▶ _Passage provided_
*****

Dollar firms on debt ceiling optimism, Aussie slips after jobs data
The U.S. dollar held near a seven-week peak on Thursday after President Joe Biden and top U.S. congressional Republican Kevin McCarthy worked towards avoiding a damaging debt default, while investors scaled back Federal Reserve easing expectations.
Biden and McCarthy on Wednesday underscored their determination to strike a deal soon to raise the government’s $31.4 trillion debt ceiling, having agreed a day earlier to negotiate directly after a months-long standoff.
“In the short-term, the debt ceiling is win-win for the dollar,” said Viraj Patel, global macro strategist at Vanda (NASDAQ:VNDA) Research.
“If it gets worse, you’re going to see a global hard landing and you will want to be owning dollars. If it gets resolved, people shift their expectations for the Fed and we could see another hike,” he added.
Traders are pricing in around a 20% chance that the Federal Reserve raises its interest rate at its June meeting. Around a month ago, markets were pricing in around a 20% chance of a cut.
The rate traders have priced for the Fed’s December meeting stands at 4.525%, implying around 55 basis points of easing by year-end, down around 5 basis points from the day before.
The dollar index firmed 0.2% to 103.08, near Wednesday’s seven-week peak of 103.12.
The euro languished near the previous session’s over six-week low of $1.08105 and last bought $1.0817, while sterling fell 0.3% to $1.2450.
Action in Asia was partly led by the Aussie dollar, after data on Thursday showed that Australia’s employment unexpectedly dipped in April, following two months of outsized gains. The jobless rate also ticked up in a sign the red-hot labour market might be cooling.

*****

▶ _Dataset_
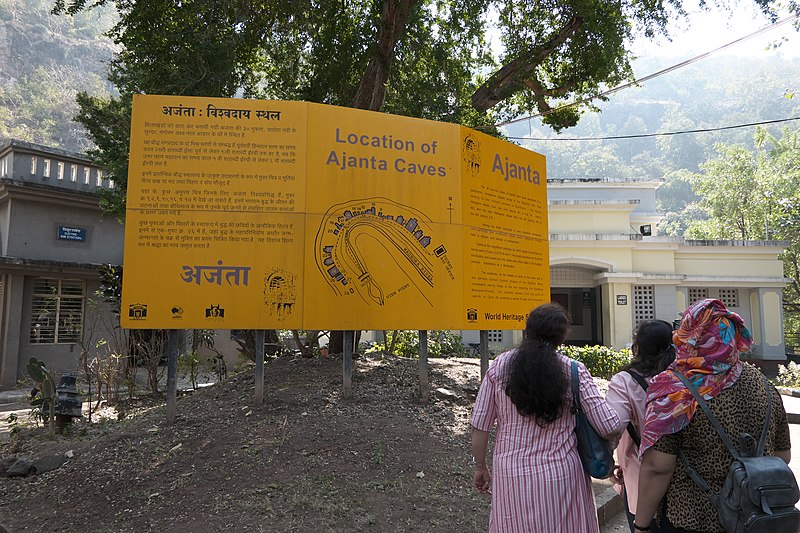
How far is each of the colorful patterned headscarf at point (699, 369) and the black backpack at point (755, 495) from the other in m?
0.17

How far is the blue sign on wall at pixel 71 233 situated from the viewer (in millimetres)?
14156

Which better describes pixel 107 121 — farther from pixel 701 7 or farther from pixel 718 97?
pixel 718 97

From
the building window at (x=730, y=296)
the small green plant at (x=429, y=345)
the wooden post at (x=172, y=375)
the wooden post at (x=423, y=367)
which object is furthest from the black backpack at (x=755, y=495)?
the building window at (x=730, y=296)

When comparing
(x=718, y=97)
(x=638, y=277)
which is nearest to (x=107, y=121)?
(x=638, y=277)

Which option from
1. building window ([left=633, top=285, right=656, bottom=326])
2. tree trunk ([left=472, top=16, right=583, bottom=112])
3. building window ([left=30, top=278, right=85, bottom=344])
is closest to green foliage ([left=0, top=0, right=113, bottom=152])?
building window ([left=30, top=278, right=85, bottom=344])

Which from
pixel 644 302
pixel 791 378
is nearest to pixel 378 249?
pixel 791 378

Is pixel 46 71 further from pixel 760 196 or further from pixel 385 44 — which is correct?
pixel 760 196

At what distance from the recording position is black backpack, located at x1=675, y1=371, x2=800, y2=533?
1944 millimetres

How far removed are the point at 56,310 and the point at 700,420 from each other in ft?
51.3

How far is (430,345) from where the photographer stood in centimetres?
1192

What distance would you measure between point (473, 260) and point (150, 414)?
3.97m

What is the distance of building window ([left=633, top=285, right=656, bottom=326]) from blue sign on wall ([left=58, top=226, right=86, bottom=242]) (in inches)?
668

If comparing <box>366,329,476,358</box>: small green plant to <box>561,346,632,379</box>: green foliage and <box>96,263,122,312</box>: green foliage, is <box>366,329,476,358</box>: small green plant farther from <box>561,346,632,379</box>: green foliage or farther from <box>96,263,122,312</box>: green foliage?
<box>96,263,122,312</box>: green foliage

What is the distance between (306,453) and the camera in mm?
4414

*****

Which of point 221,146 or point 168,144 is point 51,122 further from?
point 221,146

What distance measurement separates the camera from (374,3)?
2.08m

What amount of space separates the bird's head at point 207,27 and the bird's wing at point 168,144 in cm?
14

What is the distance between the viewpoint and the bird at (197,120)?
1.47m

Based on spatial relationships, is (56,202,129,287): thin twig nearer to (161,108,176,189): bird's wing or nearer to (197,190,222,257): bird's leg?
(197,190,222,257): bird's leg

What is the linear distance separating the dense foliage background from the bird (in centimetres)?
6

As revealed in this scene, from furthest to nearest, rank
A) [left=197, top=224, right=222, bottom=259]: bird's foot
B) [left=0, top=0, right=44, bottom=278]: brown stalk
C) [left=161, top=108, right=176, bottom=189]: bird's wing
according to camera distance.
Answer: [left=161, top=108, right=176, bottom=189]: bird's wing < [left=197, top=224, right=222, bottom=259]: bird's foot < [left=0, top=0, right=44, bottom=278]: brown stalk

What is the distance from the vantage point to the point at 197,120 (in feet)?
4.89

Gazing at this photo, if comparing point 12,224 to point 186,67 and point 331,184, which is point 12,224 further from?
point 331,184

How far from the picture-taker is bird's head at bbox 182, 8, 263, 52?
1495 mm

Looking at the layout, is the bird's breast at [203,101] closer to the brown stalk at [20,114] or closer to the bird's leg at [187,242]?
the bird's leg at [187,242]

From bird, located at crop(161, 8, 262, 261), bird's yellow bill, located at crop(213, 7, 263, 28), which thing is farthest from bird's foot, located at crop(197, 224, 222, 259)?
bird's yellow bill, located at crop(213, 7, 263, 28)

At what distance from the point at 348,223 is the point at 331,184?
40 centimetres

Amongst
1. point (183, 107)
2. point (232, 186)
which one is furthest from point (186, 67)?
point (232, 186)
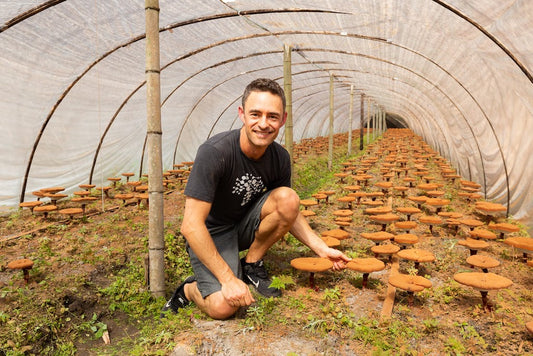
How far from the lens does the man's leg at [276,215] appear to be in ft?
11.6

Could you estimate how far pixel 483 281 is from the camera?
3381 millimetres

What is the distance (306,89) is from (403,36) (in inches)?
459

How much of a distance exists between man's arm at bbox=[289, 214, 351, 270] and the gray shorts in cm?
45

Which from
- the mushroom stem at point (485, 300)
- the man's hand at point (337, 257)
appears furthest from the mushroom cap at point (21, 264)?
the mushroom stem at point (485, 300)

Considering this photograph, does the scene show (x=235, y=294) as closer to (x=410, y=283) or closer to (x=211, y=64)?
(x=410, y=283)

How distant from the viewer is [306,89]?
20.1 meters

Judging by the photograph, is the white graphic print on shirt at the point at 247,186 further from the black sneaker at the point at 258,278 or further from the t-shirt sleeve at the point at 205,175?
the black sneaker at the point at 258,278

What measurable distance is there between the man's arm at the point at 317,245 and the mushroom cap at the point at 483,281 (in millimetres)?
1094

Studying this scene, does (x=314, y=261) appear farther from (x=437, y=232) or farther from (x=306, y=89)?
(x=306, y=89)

*****

▶ _What you will do_
1. In the currency report, take the part that opens with the words containing "The euro languished" and closes with "might be cooling.", and substitute "Australian dollar" for "Aussie dollar".
2. Does the currency report support each of these statements? (a) The dollar index rose 0.2% to 103.08. (b) Australia's employment rose in April. (c) Sterling gained 0.3%. Answer yes or no for each and quote the deciding words.
Answer from the currency report only, not from the lines.

▶ _Answers to this exercise_
1.
The euro languished near the previous session’s over six-week low of $1.08105 and last bought $1.0817, while sterling fell 0.3% to $1.2450.
Action in Asia was partly led by the Australian dollar, after data on Thursday showed that Australia’s employment unexpectedly dipped in April, following two months of outsized gains. The jobless rate also ticked up in a sign the red-hot labour market might be cooling.

2.
(a) Yes: "The dollar index firmed 0.2% to 103.08"
(b) No: "Australia’s employment unexpectedly dipped in April"
(c) No: "sterling fell 0.3% to $1.2450"